Pay per Click Fraud
Pay per Click or PPC is a form of Internet advertising that is used on content sites (like blogs for example) as well as search engines and ad networks. Advertisers post ad content with various such web hosts and the host is paid only if and when their ad is clicked. The term "pay per click" literally means what is says, the advertiser pays each time a visitor clicks on the ad advertisement.
Google, Yahoo! and all the other PPC providers large and small are today scooping up tens of billions of dollars in ad revenue based partly on the assumption that clicks are a reliable, quantifiable measure of consumer interest. But with so much cash up for grabs, the PPC world has not unsurprisingly attracted armies of con artists whose activities have the potential to seriously erode consumer confidence.
Click fraud occurs when a person, automated script, or computer program imitates a legitimate user of a web browser clicking on an ad for the purpose of generation a charge per click without having actual interest in the target of the ad's link. Though hard to police and control, some search engines have developed automated systems which attempt to guard against these practices with varying degrees of effectiveness, but even the most sophisticated of them are not infallible.
Further complicating the situation is the fact that the advertisers themselves benefit financially from such fraud. The largest networks fulfill two roles, as PPC providers and as publishers themselves (via their search engines), which can create conflicts of interest. For example, while a PPC provider will lose money to click fraud when it makes payment to a publisher, it more than makes up for it when it collects money from an advertiser, so indirectly, the PPC provider profits from click fraud.
Click fraud can be something as basic as starting a small web site, becoming a publisher of ads, and clicking on those ads to generate revenue. Often the number of clicks and their value is so small that the fraud goes undetected. Larger-sized frauds involve running scripts which simulate a human clicking on ads in web pages on a wide scale.
Another source of click fraud is non-contracting parties, who are not part of any pay-per-click agreement. Some examples of non-contracting parties are:
Advertising competitors - By deliberately clicking on their competitors ads (thereby forcing them to pay for worthless clicks) they can weaken them or even put them out of business, even if they aren't profiting directly from the click fraud.
Publishing Competitors - Publishers may try to frame their competitors by making it look as if they are clicking on their own ads, resulting the advertising network terminating their business relationship with them.

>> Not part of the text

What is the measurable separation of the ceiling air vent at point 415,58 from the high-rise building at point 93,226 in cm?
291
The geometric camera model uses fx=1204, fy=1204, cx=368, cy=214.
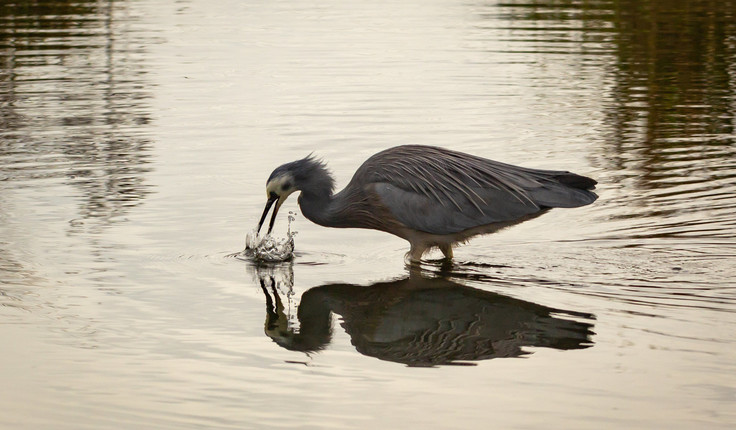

Malice - Like the types of people who deliberately develop and then email computer viruses, some will engage in click fraud not for financial gain just to make a publisher and/or advertiser look bad for whatever reason.
Friendship - Sometimes when the friends and/or family of publishers learn that their friend's business profits when their ads are clicked, they may decide to do so themselves, thinking that they are helping out. If they overdo it however, they can do more harm than good when the publisher is accused of click fraud.
While advertising networks try to stop fraud by all such parties it's often hard to know which clicks are legitimate. Usually the best an advertising network can do is to identify which clicks are most likely fraudulent and not charge the account of the advertiser.